Bad habits hold you back. If your bad habit is overeating, you’ll gain weight. Gain enough weight and you’ll lose energy. Your health will decline. As your health declines, you’ll develop life-threatening illnesses. You’ll no longer be able to do some of the things that you love. All of it started with simply eating too much. That’s the power of a habit.
You’ll be better off when you destroy these bad habits. Don’t take them all on at the same time, you’ll surely fail. Focusing on the worst habit until it’s dead and then moving on to the next is your best bet. You may have been stuck in bad habits for years, but now is the time to plot a better path forward. Here’s how.
- Identify what leads you to the habit. Our behaviors and decisions are like a chain. Each link in the chain leads us to the outcome. If we break a link, we break the chain. Smaller actions and events are the links, and the chain is the decision. For example, you overeat because you’re sad because you saw an old friend is doing well on Facebook, which you were on because you were bored, which you were on because you decided to idly surf the internet instead of reading a book. If this occurs on a regular basis, then you can avoid overeating by avoiding idle surfing. You have to break a link before you get to the end of the chain. You know your triggers, and if you don’t, careful reflection can help you identify them.
- Find why you’re doing the habit. How did this habit start? At what point in your life did you start? What emotions drive you to them? This can be a painful step because you really have to face yourself in the mirror and call it like it is. This is where you face the cold hard truth. Maybe you’re looking to fill a void in all of the wrong places.

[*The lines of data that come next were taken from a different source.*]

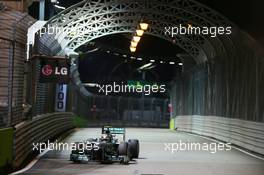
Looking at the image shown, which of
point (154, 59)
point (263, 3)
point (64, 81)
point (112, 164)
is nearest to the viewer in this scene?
point (112, 164)

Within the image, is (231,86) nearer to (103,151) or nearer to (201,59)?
(103,151)

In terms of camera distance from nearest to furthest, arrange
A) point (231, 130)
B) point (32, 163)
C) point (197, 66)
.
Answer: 1. point (32, 163)
2. point (231, 130)
3. point (197, 66)

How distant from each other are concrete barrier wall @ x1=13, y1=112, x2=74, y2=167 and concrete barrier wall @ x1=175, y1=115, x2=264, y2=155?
676 centimetres

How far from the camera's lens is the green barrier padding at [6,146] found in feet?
42.4

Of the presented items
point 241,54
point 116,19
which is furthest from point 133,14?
point 241,54

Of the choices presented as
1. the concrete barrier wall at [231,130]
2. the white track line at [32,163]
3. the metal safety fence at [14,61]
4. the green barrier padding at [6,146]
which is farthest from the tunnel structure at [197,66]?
the green barrier padding at [6,146]

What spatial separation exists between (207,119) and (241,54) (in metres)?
8.34

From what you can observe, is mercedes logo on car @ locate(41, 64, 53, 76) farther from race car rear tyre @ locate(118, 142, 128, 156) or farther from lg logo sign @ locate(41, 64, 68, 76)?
race car rear tyre @ locate(118, 142, 128, 156)

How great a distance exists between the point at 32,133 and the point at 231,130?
9325 millimetres

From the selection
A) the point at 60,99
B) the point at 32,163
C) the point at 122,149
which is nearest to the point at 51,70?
the point at 122,149

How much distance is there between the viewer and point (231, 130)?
2425 centimetres

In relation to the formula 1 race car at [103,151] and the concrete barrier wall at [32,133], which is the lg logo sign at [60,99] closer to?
the concrete barrier wall at [32,133]

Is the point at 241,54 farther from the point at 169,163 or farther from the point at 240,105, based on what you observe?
the point at 169,163

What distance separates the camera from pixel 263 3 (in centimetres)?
2633
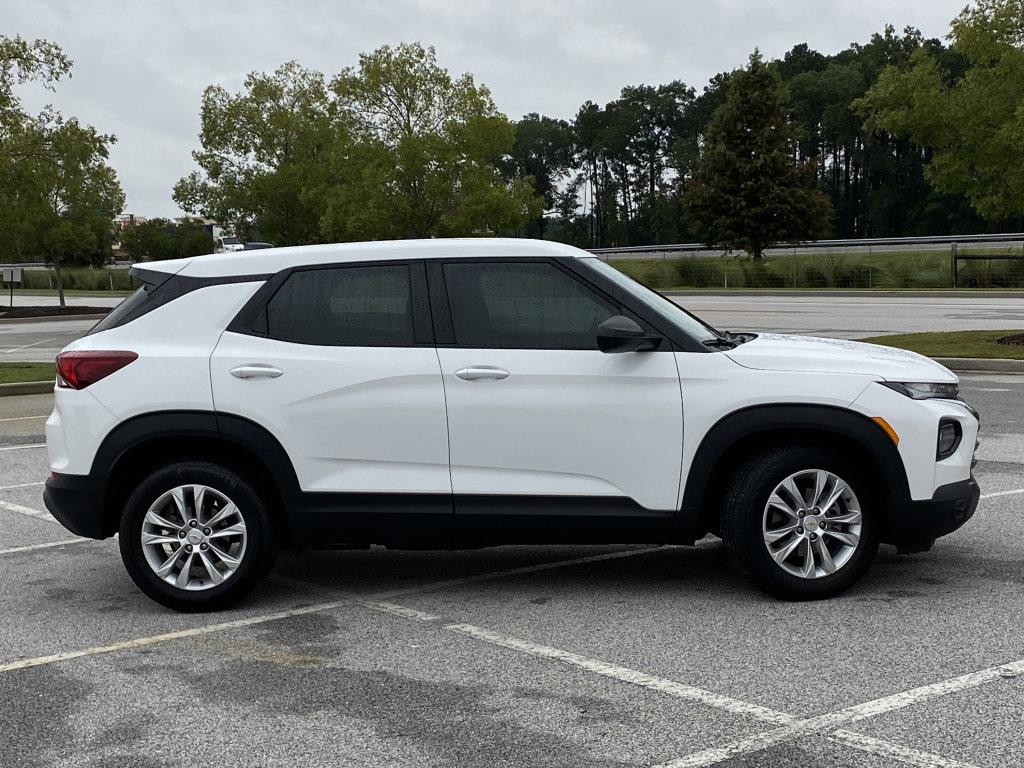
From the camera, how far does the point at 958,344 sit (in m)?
19.0

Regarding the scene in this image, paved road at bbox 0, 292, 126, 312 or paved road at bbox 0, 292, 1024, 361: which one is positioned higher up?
paved road at bbox 0, 292, 126, 312

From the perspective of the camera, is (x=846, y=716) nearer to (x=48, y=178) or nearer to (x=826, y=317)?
(x=826, y=317)

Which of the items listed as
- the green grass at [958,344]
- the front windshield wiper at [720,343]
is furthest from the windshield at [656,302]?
the green grass at [958,344]

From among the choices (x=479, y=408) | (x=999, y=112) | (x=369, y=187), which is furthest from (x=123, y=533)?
(x=369, y=187)

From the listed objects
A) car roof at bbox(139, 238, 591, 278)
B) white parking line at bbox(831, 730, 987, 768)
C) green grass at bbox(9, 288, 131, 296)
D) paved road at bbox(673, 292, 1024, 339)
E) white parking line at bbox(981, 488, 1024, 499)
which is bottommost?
white parking line at bbox(981, 488, 1024, 499)

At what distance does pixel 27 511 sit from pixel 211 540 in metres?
3.30

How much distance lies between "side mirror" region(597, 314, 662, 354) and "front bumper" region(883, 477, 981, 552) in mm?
1360

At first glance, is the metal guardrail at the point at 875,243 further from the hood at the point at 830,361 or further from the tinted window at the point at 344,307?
the tinted window at the point at 344,307

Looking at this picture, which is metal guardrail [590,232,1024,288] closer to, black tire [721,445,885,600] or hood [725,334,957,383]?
hood [725,334,957,383]

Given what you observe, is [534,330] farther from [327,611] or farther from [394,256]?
[327,611]

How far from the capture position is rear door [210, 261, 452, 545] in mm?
5535

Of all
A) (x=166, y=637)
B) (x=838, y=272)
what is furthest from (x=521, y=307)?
(x=838, y=272)

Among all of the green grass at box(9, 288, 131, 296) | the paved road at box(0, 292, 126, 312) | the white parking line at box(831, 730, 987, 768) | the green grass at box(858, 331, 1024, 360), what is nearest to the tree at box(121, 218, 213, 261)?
the green grass at box(9, 288, 131, 296)

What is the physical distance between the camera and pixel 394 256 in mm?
5711
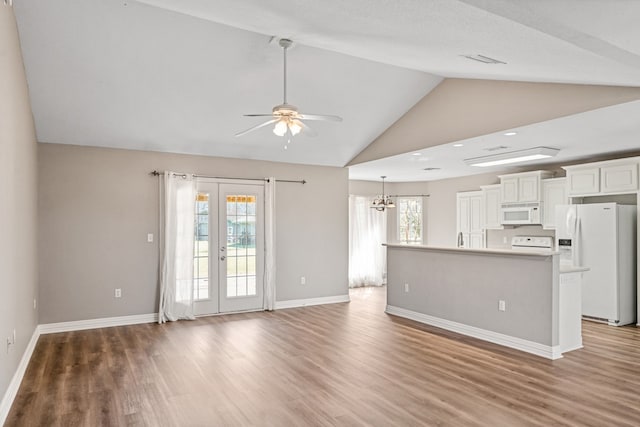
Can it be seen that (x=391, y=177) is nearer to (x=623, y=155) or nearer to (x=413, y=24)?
(x=623, y=155)

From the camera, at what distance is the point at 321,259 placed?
7.75m

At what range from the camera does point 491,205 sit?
28.4 ft

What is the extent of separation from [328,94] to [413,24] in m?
2.91

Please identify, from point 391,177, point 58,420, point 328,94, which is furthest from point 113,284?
point 391,177

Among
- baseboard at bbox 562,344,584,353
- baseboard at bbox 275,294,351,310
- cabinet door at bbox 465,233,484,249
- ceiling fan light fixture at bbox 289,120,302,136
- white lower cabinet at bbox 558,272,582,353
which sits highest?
ceiling fan light fixture at bbox 289,120,302,136

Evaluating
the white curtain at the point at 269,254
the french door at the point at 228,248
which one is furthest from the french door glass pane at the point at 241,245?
the white curtain at the point at 269,254

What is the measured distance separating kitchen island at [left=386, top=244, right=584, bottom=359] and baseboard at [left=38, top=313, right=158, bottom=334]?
386 centimetres

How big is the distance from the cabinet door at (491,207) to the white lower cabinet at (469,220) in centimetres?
23

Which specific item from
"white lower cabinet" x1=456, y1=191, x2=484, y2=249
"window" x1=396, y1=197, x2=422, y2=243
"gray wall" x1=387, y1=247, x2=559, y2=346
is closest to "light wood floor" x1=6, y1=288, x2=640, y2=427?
"gray wall" x1=387, y1=247, x2=559, y2=346

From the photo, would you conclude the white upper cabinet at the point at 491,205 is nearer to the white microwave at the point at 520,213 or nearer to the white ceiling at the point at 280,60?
the white microwave at the point at 520,213

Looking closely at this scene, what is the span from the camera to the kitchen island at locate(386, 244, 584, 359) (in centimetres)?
460

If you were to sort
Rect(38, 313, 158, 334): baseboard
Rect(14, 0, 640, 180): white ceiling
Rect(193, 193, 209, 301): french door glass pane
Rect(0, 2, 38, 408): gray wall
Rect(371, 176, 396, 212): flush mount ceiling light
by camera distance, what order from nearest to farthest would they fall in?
Rect(14, 0, 640, 180): white ceiling < Rect(0, 2, 38, 408): gray wall < Rect(38, 313, 158, 334): baseboard < Rect(193, 193, 209, 301): french door glass pane < Rect(371, 176, 396, 212): flush mount ceiling light

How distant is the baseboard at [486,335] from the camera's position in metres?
4.54

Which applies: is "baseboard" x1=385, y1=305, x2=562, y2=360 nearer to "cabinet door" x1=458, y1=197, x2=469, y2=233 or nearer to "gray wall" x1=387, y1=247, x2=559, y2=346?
"gray wall" x1=387, y1=247, x2=559, y2=346
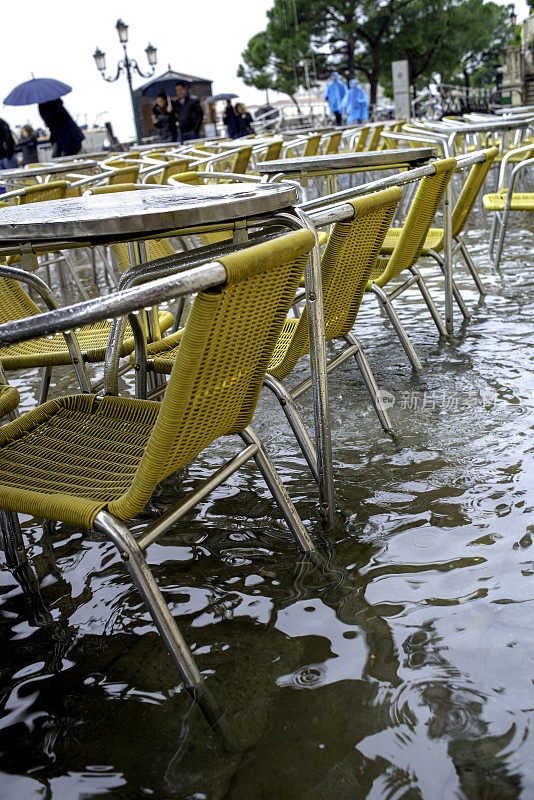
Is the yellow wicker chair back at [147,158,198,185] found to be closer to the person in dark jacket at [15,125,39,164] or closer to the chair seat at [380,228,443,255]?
the chair seat at [380,228,443,255]

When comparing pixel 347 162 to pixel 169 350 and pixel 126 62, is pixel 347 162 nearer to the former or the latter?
pixel 169 350

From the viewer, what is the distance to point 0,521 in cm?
196

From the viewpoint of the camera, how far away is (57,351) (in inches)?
99.5

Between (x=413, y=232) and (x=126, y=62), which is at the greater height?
(x=126, y=62)

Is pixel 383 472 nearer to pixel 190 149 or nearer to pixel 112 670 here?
pixel 112 670

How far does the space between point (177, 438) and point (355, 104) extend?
15.4m

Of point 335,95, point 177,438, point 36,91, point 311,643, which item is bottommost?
point 311,643

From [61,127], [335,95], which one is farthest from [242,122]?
[61,127]

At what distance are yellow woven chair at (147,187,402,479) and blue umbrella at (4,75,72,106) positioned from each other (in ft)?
29.0

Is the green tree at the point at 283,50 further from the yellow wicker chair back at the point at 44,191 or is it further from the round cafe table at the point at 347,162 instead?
the round cafe table at the point at 347,162

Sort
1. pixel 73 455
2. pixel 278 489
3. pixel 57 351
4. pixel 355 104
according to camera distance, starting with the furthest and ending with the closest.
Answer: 1. pixel 355 104
2. pixel 57 351
3. pixel 278 489
4. pixel 73 455

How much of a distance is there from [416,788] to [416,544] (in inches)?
30.4

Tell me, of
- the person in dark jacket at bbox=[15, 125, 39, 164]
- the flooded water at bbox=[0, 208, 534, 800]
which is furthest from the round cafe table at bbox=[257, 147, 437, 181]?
the person in dark jacket at bbox=[15, 125, 39, 164]

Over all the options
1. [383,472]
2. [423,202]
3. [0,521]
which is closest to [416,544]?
[383,472]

Maybe this is where you find out that your wife isn’t meeting an emotional need of yours. Maybe this this where you find that you’re asking your wife to fill a void that isn’t her responsibility. Understanding your motivations will help you take steps in the right direction.
- Make a plan. Now that you know your triggers and motivations, it’s time to plan to avoid them. Put up barriers. Do something crazy. Bad habits must be destroyed! It’s going to be significantly harder to defeat them than it was to form them. So, for each trigger, find three ways to get around them. Then, when you’re in the trigger’s vicinity, choose an action plan and move around it.
- Expect failure. You’re not perfect. You didn’t form this habit in a day. So don’t expect to defeat it in a day. You’ll fail plenty of times. The trick is to not despair. Don’t give up. Go back to the drawing board, come up with a new plan, and attack again. Keep this strategy up long enough, and you’ll find success.
Changing your life is never easy. But changing your life is worth it.